Despontando
no fim dos anos 70, como grupo de apoio a nomes como Edu Lobo e Milton
Nascimento, o Boca Livre não parecia ser fadado a prosperar num projeto próprio.
À
época, as gravadoras investiam apenas em artistas consagrados e música de baixa
qualidade com maior apelo comercial. Nesse contexto, a proposta de um conjunto
vocal com repertório focado em música brasileira de primeira linha, um domínio sobre
o qual o consagrado MPB-4 já marcara território, não parecia promissora.
Tanto
que o desacreditado quarteto formado originalmente por Maurício Maestro, Zé
Renato, Cláudio Nucci e David Tygel teve que bancar com recursos próprios seu
primeiro vinil de 1979. O resultado foi surpreendente: mais de 100 mil cópias
vendidas a partir da divulgação (com perdão da expressão) “boca a boca”. Um êxito
absoluto nas circunstâncias.
O
disco que contém as manjadíssimas TOADA e QUEM TEM A VIOLA (em que já se
evidenciara a genialidade criativa da dupla Cláudio Nucci e Zé Renato) foi
marco na história da produção cultural independente. Coroado pelo sucesso, o
Boca seria mais tarde convidado a integrar o seleto elenco da Polygram.

[LISTAGEM DE DADOS]
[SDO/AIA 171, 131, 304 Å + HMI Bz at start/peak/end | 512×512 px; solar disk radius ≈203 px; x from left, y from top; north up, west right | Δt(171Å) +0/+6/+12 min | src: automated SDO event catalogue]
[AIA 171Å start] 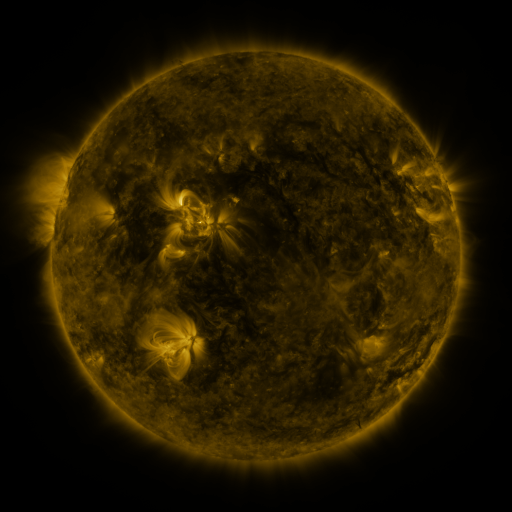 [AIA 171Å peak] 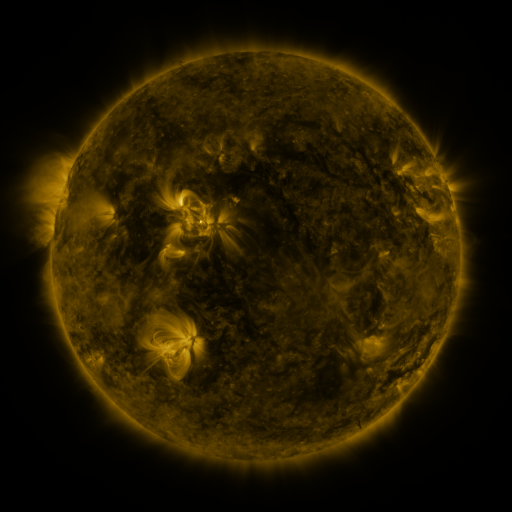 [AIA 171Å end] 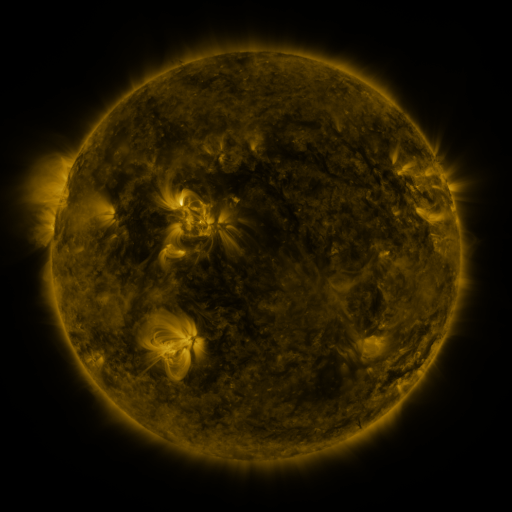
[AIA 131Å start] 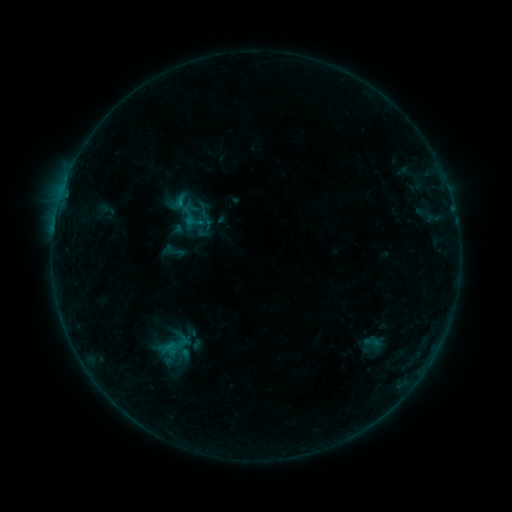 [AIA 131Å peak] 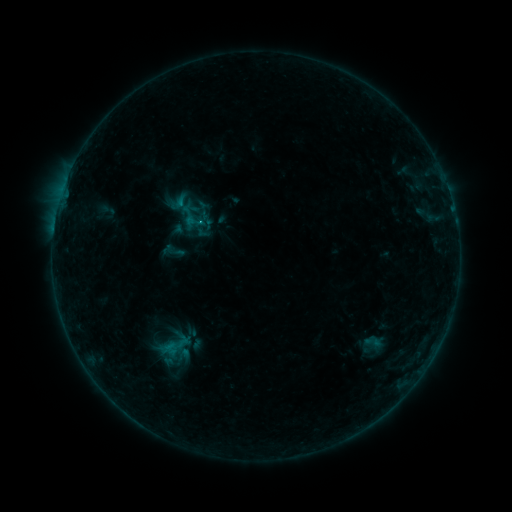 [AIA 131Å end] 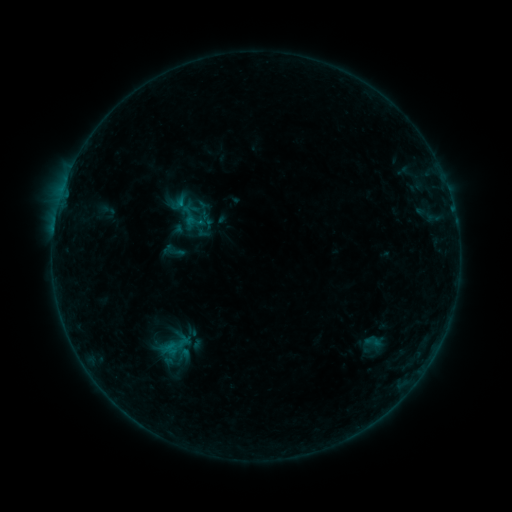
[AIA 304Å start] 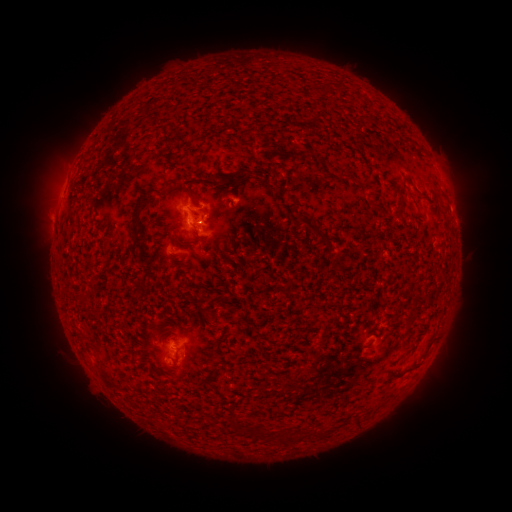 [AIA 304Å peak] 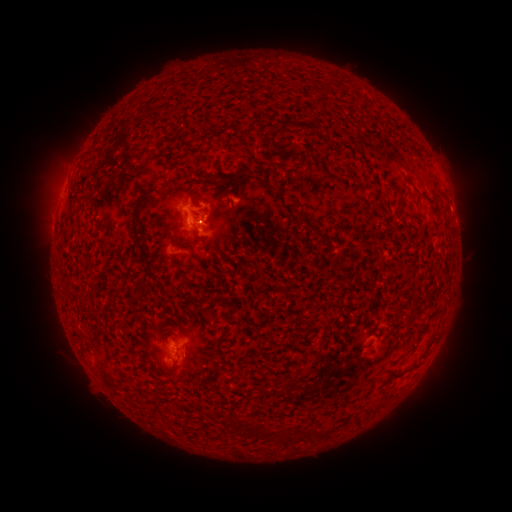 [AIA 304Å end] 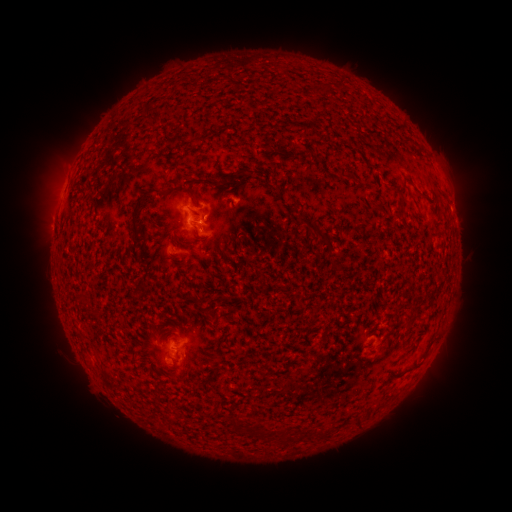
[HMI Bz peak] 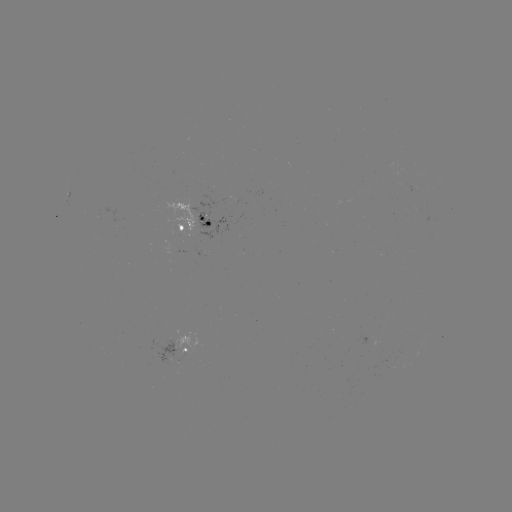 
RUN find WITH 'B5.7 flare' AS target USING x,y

==

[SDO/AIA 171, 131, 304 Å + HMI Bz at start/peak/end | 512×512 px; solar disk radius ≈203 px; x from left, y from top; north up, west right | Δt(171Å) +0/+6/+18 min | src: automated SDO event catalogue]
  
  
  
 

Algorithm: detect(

[OBJETIVO 1]
Responda, com base no texto sobre o Boca Livre:
(a) Quais eram os integrantes da formação original do quarteto?
(b) Quantas cópias o primeiro vinil do grupo vendeu?
(c) Que gravadora mais tarde convidou o Boca a integrar seu elenco?
[OBJETIVO 2] Prossiga o texto sobre o Boca Livre a partir da última frase apresentada.
As entradas provêm de uma fonte distinta da do trecho.

[RESPOSTA DO EXERCÍCIO 1]
(a) Maurício Maestro, Zé Renato, Cláudio Nucci e David Tygel.
(b) Mais de 100 mil cópias.
(c) A Polygram.

[RESPOSTA DO EXERCÍCIO 2]
Antes
disso, porém (já sem a presença de Nucci, substituído por Lourenço Baeta), o
Boca aventurou-se por uma segunda empreitada independente: o disco BICICLETA.
A
faixa que nomeia o álbum, de autoria de Zé Renato, é uma obra prima
instantânea, tornando-se a mais popular do disco. Surpreendente para uma canção
sem palavras para cantarolar, interpretada em formato vocalise.
Curiosamente,
36 anos após, a canção recebeu uma letra de Cláudio Nucci, sendo lançada com
essa nova roupagem nas plataformas digitais com o subtítulo de LIBERDADE E
MOVIMENTO, assinada por Zé Renato e Nucci.
Apesar
da louvável iniciativa, não foi páreo para a insuperável versão original,
brindada com o belíssimo arranjo vocal que era justamente seu diferencial. De fato, parece que os três minutos
intercalados entre o preparatório “um, dois... um, dois, três, quatro” e o
derradeiro retinir de uma prosaica campainha de bicicleta, prescindem do ornamento
de palavras: é MÚSICA em estado puro.
Na
capa, guiada por uma revoada de pássaros coloridos e tendo como pano de fundo
um azulíssimo céu pincelado com brancas nuvens, corre solta uma magrela
(simbolizando a liberdade e o prazer de viver), parecendo oferecer carona ao
ouvinte para embarcar na garupa dessa viagem sonora.
O
maravilhoso disco emplacou outras canções (AS MOÇAS, UM CANTO DE TRABALHO,
NENÉM). Ainda assim, vendeu menos que o álbum inicial, embora seja, no mínimo,
tão bom quanto. Sem falar na ilustre presença de ninguém menos do que Tom Jobim
ao piano (nas canções CORRENTEZA e SACI), além de Naná Vasconcelos, Leo
Gandelman, Nélson Ângelo, Novelli, Danilo Caymmi e Paulo Jobim.
Inacreditavelmente,
nunca saiu em CD.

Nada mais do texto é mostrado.